Former German Environment Minister and executive director of the United Nations Environment Programme Klaus Toepfer delivers a speech during the sustainability congress in Hamburg. picture alliance / dpa

Klaus Töpfer, a former German environment minister and longtime politician with the centre-right Christian Democrats (CDU), has died. He was 85 years old.

Töpfer, who led the Environment Ministry from 1987 to 1994, died on Saturday after a short but serious illness. A CDU spokeswoman confirmed his death to dpa on Tuesday.

He is credited with leaving a lasting mark on German environmental party, and was viewed as the "green conscience" of the Christian Democrats for decades, remaining outspoken in his advocacy for sustainable policies well into old age.

He took over the ministry less than two years after it was created in the wake of the April 1986 Chernobyl nuclear disaster in the Soviet Union, which sent radioactive fallout into the air over Europe.

Then-chancellor Helmut Kohl responded by combining environmental issues and nuclear reactor safety programmes into a single ministry.

As early as 1988, Töpfer was advocating for a future without nuclear energy as well as fewer fossil fuels.

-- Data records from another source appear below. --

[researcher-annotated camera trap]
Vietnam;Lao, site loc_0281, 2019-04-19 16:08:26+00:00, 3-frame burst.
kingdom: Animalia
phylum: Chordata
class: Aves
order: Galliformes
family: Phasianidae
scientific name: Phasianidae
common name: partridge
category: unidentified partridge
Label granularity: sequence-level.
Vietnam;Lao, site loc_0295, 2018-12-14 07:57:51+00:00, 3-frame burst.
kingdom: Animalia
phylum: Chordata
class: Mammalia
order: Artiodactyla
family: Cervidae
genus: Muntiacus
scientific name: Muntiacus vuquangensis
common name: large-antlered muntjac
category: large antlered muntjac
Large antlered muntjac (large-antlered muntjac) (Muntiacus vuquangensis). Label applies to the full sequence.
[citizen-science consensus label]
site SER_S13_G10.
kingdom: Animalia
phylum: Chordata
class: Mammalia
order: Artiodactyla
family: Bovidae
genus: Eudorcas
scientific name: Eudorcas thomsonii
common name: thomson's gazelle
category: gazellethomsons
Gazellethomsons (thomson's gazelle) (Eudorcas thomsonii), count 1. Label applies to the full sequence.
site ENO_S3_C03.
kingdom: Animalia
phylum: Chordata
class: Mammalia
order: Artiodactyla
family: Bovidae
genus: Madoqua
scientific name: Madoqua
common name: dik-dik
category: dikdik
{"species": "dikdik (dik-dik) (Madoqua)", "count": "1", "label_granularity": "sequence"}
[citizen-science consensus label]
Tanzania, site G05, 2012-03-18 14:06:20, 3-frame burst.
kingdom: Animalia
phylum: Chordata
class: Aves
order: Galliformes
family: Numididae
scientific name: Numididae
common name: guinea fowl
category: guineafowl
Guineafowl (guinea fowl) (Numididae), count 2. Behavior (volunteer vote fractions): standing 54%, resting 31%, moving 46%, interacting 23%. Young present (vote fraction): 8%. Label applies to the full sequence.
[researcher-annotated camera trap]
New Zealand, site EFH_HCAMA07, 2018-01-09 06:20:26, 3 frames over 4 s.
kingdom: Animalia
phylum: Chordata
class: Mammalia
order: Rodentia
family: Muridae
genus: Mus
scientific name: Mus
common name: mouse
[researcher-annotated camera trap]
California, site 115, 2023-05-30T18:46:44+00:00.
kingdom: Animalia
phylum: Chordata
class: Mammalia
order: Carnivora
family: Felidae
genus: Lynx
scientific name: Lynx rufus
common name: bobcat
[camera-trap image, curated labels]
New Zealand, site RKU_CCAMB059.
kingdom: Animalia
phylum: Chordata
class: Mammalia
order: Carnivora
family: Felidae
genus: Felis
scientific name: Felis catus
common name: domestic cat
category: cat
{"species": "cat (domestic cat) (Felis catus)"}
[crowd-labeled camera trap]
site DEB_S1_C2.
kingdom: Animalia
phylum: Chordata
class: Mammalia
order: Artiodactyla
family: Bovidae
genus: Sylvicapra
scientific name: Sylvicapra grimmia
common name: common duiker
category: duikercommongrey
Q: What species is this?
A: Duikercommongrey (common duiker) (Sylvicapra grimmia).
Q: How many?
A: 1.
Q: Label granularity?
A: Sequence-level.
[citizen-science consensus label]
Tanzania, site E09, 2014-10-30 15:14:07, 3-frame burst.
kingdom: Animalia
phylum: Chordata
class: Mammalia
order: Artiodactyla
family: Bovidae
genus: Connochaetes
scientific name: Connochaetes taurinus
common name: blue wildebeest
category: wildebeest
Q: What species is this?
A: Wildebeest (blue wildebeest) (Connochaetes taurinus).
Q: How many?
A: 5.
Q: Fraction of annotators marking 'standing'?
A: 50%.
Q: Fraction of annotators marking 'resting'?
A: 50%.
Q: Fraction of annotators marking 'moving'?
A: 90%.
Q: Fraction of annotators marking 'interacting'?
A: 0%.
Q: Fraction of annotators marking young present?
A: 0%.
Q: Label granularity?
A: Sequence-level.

He was replaced as environment minister in 1994 by Angela Merkel, then a rising star in the CDU who went on to lead the country from 2005 to 2021.

Töpfer was born in Silesia, in what is now Poland, in 1938. He moved with his family to the town of Höxter in western Germany after World War II.

After stepping down from the Cabinet, Töpfer went on to work with the United Nations in several capacities between 1996 and 2006.

At the end of his life, Töpfer again lived in Höxter along with his wife.